Genome-scale Multilocus Sequence Typing Lab

Genome-scale Multilocus Sequence Typing CBW Tutorial

Dillon Barker - 12 July 2018

Learning Objectives

Students will learn to:

- Interpret genome-scale MLST results
- Compare different allelic typing methods
- Visualize MLST data with GrapeTree
- Investigate a foodborne outbreak scenario

Dataset Description

Your local Public Health Agency has been tasked with investigating an outbreak of Salmonella enterica. Your bioinformatician has generated some in silico typing results for 200 recent Salmonella enterica clinical isolates, but it will be up to you to perform the downstream analysis.

Setting Up

First, we’ll need to connect slightly differently to our tutorial computers than we have been so far, due to some minor limitations of GrapeTree.

Linux/Mac users:

ssh -L 8080:localhost:8000 -i CBW.pem

Windows users:

  • Open PuTTY
    • Under Sessions, load your connection settings
    • In Connection -> SSH -> Tunnels:
      • Type “8080” into Source Port
      • Type “localhost:8000” into Destination
      • Click Add
      • Click Open

Now we can run GrapeTree on the server:


And we can view it in your favourite web browser:


Now transfer the course files to somewhere convenient, such as your Desktop, on your local computer.


scp -r -i ~/CBW.pem ~/Desktop/ 


Use WinSCP to connect to the server, and download the files to your local computer.

Exercise 1

Since classical 7-gene Multilocus Sequence Typing (MLST) may be familiar to you, you decide to use that first to investigate the strains that are suspected to belong to the outbreak.

Your bioinformatician has generated the typing data, but she has not visualized the data for you. To view your results in a human-friendly manner, we’ll be using GrapeTree.

In GrapeTree, click Load Files and load ~/workspace/CourseData/mlst_calls.tsv

Load Files

Hmm - that wasn’t terribly useful. MLST-like systems are limited by both the number of genes in the scheme and the diversity of those genes. Although the classical MLST genes we used are well-curated, there are only seven of them.

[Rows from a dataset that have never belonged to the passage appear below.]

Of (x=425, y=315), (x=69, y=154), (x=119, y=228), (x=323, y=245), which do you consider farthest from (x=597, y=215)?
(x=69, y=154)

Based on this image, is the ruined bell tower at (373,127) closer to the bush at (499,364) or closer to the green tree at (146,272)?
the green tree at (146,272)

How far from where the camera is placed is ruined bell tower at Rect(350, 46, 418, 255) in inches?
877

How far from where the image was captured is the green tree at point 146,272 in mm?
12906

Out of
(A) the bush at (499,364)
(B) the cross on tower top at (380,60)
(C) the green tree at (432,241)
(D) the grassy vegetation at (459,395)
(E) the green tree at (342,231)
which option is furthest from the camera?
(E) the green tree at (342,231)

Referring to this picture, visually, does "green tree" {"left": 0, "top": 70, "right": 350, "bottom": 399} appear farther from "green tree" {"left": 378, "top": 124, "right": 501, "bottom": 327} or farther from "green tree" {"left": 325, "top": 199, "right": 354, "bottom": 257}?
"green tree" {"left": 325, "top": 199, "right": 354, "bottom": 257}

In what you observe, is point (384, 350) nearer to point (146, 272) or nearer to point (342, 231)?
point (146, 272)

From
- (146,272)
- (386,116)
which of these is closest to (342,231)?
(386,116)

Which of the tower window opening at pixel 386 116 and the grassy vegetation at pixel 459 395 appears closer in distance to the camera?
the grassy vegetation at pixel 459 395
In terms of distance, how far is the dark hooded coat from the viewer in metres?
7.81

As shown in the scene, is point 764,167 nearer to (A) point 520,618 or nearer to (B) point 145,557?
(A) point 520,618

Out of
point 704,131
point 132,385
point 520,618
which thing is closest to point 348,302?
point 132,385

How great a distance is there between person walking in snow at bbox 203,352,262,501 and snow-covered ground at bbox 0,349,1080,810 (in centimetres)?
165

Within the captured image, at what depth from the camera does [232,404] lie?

Let’s try to use a larger number of genes to distinguish between strains within this outbreak population. Our bioinformatician has also provided typing data for a 290-gene Core Genome Multilocus Sequence Typing scheme.

As before, go to Load Files and this time select cgmlst290_calls.tsv from the same directory. The resulting minimum spanning tree will show much more structure than what was generated by the 7-gene method.

We can show the regions within the much higher resolution cgMLST typing data that correspond to the classical MLST Sequence Types.

Again, click Load Files, this time selecting metadata.tsv.

On the left hand side of the screen, under Tree Layout -> Node Style select ST within the Colour By drop-down menu.

Colour Metadata

We can also change the colour palette to make differences easier to see.

In Context Menu, click on Metadata. In the Column drop-down menu select ST as the column you wish to recolour, and in the Color Scheme drop-down, select Category 2.


The cgMLST calls given to us by our bioinformatician were defined to be highly portable across this species. In addition to this, we were also given the typing results for an ad hoc Whole Genome Multilocus Typing scheme. This scheme is valid only for this particular set of strains, but it allows us a higher resolution look at the structure of the given population.

As above, let’s load the wgMLST calls from the file wgmlst2359_calls.tsv, and then load metadata.tsv once again, as GrapeTree resets this information when new calls are loaded.

There’s a lot of information here. We can cluster the data back into useful groups.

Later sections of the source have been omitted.